David Lawrence Kanen - President, Chief Compliance Officer & Portfolio Manager
Okay. And then just one...
Emanuel P. N. Hilario - President, CEO & Director
Yes. I think the more important strategy right now is really stable terms. As the capacity becomes available, it's not to really relax on the table terms and make sure that you stay focused on keeping table turns where they are.
David Lawrence Kanen - President, Chief Compliance Officer & Portfolio Manager
Okay. And then I think EBITDA was like 13% of revenues, which is impressive. But I noticed that management fees and royalties or license fees were down year-over-year. When do you think that returns to normal or exceeds it? In what timeframe do you expect an improvement here in Q2? And then with that incrementality, because there is a lot of leverage on that, can you -- where do you see EBITDA margins as a percent of revenue ultimately getting up to in the future as you start to recoup that -- those management license fees and things kind of start to normalize?
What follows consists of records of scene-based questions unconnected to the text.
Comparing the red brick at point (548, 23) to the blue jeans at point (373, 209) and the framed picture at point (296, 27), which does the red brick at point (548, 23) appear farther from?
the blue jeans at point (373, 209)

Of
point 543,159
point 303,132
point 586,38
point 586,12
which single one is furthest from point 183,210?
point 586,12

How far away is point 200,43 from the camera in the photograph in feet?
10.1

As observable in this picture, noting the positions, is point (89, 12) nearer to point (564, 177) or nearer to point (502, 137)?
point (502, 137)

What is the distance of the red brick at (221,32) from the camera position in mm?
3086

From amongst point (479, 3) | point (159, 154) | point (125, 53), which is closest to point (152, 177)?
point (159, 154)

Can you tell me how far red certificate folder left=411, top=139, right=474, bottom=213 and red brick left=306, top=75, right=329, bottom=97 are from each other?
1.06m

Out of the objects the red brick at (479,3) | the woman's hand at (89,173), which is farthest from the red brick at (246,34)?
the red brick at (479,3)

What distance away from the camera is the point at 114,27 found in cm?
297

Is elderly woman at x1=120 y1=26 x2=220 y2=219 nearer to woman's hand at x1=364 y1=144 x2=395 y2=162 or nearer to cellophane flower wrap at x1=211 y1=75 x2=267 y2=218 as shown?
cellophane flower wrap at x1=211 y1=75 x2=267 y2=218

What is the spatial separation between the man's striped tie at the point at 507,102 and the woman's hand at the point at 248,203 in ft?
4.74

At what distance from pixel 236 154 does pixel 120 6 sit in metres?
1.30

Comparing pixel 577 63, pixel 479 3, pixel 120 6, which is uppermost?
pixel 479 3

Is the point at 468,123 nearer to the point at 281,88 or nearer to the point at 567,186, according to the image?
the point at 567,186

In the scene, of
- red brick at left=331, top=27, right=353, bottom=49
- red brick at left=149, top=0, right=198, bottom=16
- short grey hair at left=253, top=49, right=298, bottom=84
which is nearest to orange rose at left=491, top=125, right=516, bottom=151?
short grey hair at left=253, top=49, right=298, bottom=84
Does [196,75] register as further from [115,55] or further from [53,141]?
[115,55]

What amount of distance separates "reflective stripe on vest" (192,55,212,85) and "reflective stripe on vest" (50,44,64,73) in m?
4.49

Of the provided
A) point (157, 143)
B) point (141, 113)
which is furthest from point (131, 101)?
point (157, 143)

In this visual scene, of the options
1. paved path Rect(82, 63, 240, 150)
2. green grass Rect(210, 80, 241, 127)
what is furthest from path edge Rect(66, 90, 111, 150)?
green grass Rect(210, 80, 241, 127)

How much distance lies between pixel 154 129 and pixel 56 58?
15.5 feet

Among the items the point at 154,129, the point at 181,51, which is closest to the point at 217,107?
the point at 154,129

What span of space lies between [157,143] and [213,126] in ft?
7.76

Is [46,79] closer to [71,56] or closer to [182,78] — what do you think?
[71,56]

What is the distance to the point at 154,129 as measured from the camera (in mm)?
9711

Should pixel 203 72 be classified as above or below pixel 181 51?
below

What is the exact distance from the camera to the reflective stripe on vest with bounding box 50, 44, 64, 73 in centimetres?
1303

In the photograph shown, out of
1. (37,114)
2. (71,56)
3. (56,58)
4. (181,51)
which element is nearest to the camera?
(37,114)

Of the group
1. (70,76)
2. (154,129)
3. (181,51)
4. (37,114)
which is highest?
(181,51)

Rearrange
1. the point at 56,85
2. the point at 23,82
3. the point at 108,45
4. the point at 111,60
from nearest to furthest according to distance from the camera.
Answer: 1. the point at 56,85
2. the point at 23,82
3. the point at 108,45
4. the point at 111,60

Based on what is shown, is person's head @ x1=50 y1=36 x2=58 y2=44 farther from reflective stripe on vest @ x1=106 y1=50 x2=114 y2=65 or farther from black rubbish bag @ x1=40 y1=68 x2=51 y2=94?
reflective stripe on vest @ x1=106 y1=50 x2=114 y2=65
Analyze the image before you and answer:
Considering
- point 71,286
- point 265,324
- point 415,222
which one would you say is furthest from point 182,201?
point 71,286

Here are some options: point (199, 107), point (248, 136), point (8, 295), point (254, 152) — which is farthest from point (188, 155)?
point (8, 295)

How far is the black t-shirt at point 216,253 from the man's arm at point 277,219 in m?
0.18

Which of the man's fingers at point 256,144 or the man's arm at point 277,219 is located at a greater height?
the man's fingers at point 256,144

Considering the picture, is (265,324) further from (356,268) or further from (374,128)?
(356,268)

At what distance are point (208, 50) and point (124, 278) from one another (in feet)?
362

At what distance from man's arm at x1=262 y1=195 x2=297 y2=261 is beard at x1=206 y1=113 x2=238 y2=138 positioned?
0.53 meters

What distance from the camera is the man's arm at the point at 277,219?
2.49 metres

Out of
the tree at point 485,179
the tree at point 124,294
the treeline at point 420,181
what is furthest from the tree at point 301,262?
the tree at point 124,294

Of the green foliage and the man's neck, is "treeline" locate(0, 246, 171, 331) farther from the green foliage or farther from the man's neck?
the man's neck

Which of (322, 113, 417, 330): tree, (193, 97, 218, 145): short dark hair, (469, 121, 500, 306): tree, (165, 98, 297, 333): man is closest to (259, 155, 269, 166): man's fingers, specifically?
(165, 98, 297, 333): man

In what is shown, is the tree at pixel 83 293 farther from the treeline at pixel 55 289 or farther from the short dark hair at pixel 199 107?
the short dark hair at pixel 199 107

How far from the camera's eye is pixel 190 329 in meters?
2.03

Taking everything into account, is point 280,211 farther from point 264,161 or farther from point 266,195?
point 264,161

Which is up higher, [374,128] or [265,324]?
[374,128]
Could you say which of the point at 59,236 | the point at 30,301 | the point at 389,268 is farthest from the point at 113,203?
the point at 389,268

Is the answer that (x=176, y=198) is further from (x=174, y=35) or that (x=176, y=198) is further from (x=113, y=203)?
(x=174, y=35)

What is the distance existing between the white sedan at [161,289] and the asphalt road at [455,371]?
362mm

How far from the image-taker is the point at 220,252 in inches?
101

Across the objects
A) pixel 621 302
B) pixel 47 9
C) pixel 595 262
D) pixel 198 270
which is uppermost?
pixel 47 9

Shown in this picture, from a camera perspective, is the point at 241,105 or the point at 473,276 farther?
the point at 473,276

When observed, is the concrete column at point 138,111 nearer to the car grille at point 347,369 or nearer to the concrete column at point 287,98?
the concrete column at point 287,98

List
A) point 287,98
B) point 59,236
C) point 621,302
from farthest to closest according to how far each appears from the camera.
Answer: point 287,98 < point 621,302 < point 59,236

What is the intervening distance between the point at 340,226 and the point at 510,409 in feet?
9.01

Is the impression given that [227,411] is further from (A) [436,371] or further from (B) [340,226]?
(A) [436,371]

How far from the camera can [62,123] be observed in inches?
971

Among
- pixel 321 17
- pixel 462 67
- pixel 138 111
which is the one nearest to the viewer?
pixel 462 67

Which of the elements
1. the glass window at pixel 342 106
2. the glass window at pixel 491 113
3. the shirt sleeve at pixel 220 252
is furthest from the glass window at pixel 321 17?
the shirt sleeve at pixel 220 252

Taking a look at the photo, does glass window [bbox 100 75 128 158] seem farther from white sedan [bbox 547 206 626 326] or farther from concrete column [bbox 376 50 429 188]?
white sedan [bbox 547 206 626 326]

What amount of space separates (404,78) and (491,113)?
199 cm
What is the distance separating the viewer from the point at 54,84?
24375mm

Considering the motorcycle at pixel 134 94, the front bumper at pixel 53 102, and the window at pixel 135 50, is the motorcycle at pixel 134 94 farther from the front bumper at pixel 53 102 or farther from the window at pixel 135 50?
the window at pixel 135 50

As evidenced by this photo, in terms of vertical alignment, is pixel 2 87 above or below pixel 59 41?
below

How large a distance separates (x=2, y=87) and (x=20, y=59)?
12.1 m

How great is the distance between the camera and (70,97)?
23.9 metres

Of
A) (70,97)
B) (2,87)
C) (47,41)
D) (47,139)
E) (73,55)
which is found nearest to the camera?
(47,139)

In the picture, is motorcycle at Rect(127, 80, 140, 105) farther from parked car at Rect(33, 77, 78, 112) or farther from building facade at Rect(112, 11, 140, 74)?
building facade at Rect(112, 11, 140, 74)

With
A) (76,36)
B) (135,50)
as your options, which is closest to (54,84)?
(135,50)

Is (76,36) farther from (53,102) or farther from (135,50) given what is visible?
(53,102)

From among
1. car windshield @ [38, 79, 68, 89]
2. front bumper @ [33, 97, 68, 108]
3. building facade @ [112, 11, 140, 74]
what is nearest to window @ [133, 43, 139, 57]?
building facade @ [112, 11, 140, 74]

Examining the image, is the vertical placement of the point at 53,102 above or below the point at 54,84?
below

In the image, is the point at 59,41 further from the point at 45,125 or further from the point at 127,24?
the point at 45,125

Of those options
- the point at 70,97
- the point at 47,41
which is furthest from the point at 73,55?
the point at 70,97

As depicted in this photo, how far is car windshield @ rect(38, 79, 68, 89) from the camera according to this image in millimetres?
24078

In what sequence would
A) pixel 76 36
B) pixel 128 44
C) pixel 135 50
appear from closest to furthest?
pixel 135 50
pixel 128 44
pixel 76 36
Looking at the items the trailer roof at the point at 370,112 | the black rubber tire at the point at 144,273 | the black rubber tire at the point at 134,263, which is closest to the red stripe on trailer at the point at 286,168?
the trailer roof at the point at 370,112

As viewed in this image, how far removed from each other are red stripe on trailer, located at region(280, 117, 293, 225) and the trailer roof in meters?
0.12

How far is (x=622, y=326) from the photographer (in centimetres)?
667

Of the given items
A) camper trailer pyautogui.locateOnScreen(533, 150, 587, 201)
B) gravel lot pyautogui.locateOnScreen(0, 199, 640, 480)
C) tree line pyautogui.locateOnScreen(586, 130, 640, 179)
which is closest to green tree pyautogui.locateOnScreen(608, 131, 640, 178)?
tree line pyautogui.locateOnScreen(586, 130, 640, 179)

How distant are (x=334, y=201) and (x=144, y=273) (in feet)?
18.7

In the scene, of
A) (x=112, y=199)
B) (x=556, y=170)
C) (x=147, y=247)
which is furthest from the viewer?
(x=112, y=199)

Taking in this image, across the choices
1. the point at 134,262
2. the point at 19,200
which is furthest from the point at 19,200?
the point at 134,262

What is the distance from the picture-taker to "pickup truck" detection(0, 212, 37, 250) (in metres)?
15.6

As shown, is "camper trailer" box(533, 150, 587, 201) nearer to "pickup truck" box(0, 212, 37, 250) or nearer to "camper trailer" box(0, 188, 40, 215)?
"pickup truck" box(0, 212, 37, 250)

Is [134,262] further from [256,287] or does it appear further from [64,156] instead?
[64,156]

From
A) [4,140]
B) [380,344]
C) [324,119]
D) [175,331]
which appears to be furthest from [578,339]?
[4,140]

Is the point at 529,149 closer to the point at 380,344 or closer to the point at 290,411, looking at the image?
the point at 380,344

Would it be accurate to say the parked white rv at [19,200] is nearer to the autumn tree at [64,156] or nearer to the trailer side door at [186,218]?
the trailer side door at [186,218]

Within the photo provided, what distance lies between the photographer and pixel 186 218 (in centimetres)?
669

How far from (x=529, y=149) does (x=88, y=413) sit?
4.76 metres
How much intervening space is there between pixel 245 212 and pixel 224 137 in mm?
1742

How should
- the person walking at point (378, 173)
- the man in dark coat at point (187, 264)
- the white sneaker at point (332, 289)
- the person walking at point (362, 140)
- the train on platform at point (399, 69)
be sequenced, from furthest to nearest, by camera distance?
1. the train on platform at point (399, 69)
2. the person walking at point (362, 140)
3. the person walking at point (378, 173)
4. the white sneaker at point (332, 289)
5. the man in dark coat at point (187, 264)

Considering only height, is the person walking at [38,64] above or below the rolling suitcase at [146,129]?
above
Emanuel P. N. Hilario - President, CEO & Director
Right. So without providing guidance because we didn't do it, I can give you directionally that we'll see an improvement in management license fees as Europe opens up. So we do know that actually, next week, London is opening up, and we start to see -- so that will be the next big lever to help the management license line. We also -- Italy is also starting to relax and open up.
So as London and Italy open up, we will see M&L, or management license fees, going up dramatically and probably, closer to historical levels. Also remember that we now have Puerto Rico STK, which has been a very good restaurant for us. We also now have Scottsdale, which is also a very good restaurant for us. And we also have now San Lucas, which is a license side that will drive a substantial amount. If you do the math, at 5% on 150 a week, that $7,500 a week just in license fees. So the outlook for M&L was very good starting in about a week or so when we start reopening Europe back up okay.
What's the margin outlook on that? Very good because, as you know, all that flows down to the bottom line. So we should see a dramatic lift on the 13% adjusted EBITDA line.
Operator
Ladies and gentlemen, at this time, there are no further questions. I would like to turn the floor back to Manny Hilario for his closing comments.
Emanuel P. N. Hilario - President, CEO & Director
Right. Well, first of all, I want to thank The ONE Group team who's been phenomenal, and I appreciate the incredible work done by our teams in the restaurants and in the offices and everywhere globally. So I appreciate everybody's commitment to us. And last but not least, we obviously appreciate all of your interest on The ONE Group. And I look forward to running into all of you at any of our restaurants. So be well, be safe and see you in one of our restaurants. Thank you.
Operator
Thank you. Ladies and gentlemen, this concludes today's teleconference. You may disconnect your lines at this time. Thank you for your participation.